Facebook decision to go big on high-density big city offices is consistent with the lessons employers learned the last time they tried to let employees work from home. In a New York Times article entitled The Long, Unhappy History of Working From Home, David Streitfeld writes:

Companies large and small have been trying for decades to make working from home work. As long ago as 1985, the mainstream media was using phrases like “the growing telecommuting movement.” Peter Drucker, the management guru, declared in 1989 that “commuting to office work is obsolete.”

Telecommuting was a technology-driven innovation that seemed to offer benefits to both employees and executives. The former could eliminate ever-lengthening commutes and work the hours that suited them best. Management would save on high-priced real estate and could hire applicants who lived far from the office, deepening the talent pool.

And yet many of the ventures were eventually downsized or abandoned. Apart from IBM, companies that publicly pulled back on telecommuting over the past decade include Aetna, Best Buy, Bank of America, Yahoo, AT&T and Reddit. Remote employees often felt marginalized, which made them less loyal. Creativity, innovation and serendipity seemed to suffer.

Marissa Mayer, the chief executive of Yahoo, created a furor when she forced employees back into offices in 2013. “Some of the best decisions and insights come from hallway and cafeteria discussions, meeting new people and impromptu team meetings,” a company memo explained.

Tech companies proceeded to spend billions on ever more lavish campuses that employees need never leave. Facebook announced plans in 2018 for what were essentially dormitories. Amazon redeveloped an entire Seattle neighborhood. When Patrick Pichette, the former chief financial officer at Google, was asked, “How many people telecommute at Google?” he said he liked to answer, “As few as possible.”

Edward Glaeser in Triumph of the City explains the enduring value of concentrated talent working face to face this way:

Within the United States, workers in metropolitan areas with big cities earn 30 percent more than workers who aren’t in metropolitan areas.
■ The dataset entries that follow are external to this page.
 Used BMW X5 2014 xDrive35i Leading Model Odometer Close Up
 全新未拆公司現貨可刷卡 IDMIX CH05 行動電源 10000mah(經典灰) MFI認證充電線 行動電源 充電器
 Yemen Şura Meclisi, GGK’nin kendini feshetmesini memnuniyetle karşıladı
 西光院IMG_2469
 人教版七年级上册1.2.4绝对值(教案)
These high wages offset the higher costs of living, but that doesn’t changes that fact that the high wages reflect high productivity.

The only reason why companies put up with the high labor costs and land costs of being in a city is that the city creates productivity advantages that offset those costs. Americans who live in metropolitan areas with more than a million residents are 50 percent more productive than American who live in smaller metropolitan areas.
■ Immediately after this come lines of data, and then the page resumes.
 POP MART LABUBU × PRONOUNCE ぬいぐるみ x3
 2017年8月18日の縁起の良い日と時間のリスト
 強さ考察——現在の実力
… Cities enable the collaboration that makes humanity shine most brightly. Because humans learn so much from other humans, we learn more when there are more people around us. Urban density creates a constant flow of new information that comes from observing others‘ success and failures. … Cities make it easier to watch and listen and learn.

Since Glaeser wrote Triumph of the City in 2011, the big city/concentrated talent advantage has grown. Glaeser poses and then answers the essential question about why cities can be the engines of growth despite being the most expensive places to live and do business:

Once you can learn from Wikipedia in Anchorage why pay New York prices? But a few decades of high technology can’t trump millions of years of evolution. Connecting in cyber-space will never be the same as sharing a meal or smile or kiss. … The most important communications still take place in person, and electronic access is no substitute for being in the geographic center of an intellectual movement. The declining cost of connecting over the long distances has only increased the returns of clustering close together. … The death of distance may have been hell on the goods producers in Detroit, who lost out to Japanese competitors, but it has been heaven for the idea producers of New York and San Francisco and Los Angeles who have made billions on innovations in technology and entertainment and finance.

As Facebook’s new Farley Building lease demonstrates, employers understand that lesson. That the way to build and maintain culture and to enhance innovation and productivity is through face to face interaction of concentrated and diverse talent. And those talent concentrations are most prevalent in high-density big cities.